Screengrabbed from this KTRK article
Every time I step into Whole Foods, what I feel most strongly is dejection.  I look around at all the products for sale, particularly the high-quality vegetables which stand in such stark contrast to the tasteless factory-farmed junk typically offered by mainstream grocery stores, and I see all the potential therein for improving the quality of what I feed my family, but it's simply out of reach for the time being.  I do go to Whole Foods about once every four to six weeks, but given the rest of the demands on my time, I simply cannot consume the better part of a half day getting to and from the place any more frequently than that.  And without consistent access, there's only so much I can do to improve our meal plans. 
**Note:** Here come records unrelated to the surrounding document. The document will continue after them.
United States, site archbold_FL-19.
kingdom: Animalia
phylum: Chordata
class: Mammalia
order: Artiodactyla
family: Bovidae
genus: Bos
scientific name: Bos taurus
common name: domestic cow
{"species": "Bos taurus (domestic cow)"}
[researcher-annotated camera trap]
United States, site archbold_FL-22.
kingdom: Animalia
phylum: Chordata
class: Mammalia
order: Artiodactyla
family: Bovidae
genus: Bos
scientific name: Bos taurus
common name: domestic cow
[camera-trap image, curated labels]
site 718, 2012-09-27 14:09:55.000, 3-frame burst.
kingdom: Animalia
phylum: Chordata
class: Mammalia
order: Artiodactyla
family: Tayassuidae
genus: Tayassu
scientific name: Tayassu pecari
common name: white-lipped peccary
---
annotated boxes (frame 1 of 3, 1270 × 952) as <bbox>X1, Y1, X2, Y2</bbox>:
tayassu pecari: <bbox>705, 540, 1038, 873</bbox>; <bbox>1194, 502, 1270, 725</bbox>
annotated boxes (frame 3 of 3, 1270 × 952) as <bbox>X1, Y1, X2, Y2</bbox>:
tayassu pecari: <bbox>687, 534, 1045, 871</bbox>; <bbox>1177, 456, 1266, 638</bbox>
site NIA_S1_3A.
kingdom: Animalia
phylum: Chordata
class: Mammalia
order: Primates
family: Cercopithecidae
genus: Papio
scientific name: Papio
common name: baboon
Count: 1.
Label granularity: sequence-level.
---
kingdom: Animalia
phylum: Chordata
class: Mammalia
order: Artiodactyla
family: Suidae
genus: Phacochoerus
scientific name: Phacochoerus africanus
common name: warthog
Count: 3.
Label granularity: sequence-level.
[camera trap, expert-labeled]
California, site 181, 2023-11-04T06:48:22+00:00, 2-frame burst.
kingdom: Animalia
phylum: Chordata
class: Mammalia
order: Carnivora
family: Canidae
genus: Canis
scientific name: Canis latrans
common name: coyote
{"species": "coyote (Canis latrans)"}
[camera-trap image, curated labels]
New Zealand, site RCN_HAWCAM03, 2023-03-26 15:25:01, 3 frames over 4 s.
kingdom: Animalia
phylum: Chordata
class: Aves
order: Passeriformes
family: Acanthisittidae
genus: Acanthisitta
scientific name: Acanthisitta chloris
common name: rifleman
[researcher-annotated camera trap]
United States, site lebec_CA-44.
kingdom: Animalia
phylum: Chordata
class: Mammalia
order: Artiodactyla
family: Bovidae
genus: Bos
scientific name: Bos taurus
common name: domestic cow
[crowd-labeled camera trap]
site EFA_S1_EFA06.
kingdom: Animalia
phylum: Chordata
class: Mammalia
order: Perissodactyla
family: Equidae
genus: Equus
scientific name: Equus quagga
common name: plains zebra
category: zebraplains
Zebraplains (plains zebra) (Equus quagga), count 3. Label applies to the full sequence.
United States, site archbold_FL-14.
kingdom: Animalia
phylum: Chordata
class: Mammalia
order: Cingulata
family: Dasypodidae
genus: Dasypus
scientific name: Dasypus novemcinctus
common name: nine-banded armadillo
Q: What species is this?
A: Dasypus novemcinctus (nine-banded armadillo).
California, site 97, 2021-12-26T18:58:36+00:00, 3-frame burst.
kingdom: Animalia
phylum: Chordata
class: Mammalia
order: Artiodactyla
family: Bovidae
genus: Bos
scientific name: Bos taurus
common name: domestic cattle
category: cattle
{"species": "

Here's a portion of my lunch from yesterday, a sampling of four different vegetarian dishes chock full of vegetables and legumes, with very little in the way of carbs, these being self-served from one of the store's prepared foods bars. 

And it was all *awesome* - all four of them were recipes I'd like to replicate at home.  But if I don't have ready access to quality ingredients, there's no point.  The reason why Americans emphatically don't eat vegetables is that vegetables have to be of the proper quality to taste good in prepared dishes.  Mass-produced vegetables taste like bitter pieces of cardboard no matter how good your dressings, spices, and marinades may be.   
We might get some relief when the Fresh Market opens.  Until that time, those of us concerned with nutrition will continue babying our bacteria as best we are able. 
50-year-old bacterial babes cannot live by basil and homegrown organic cauliflower alone.  We need access to a full range of top-quality groceries.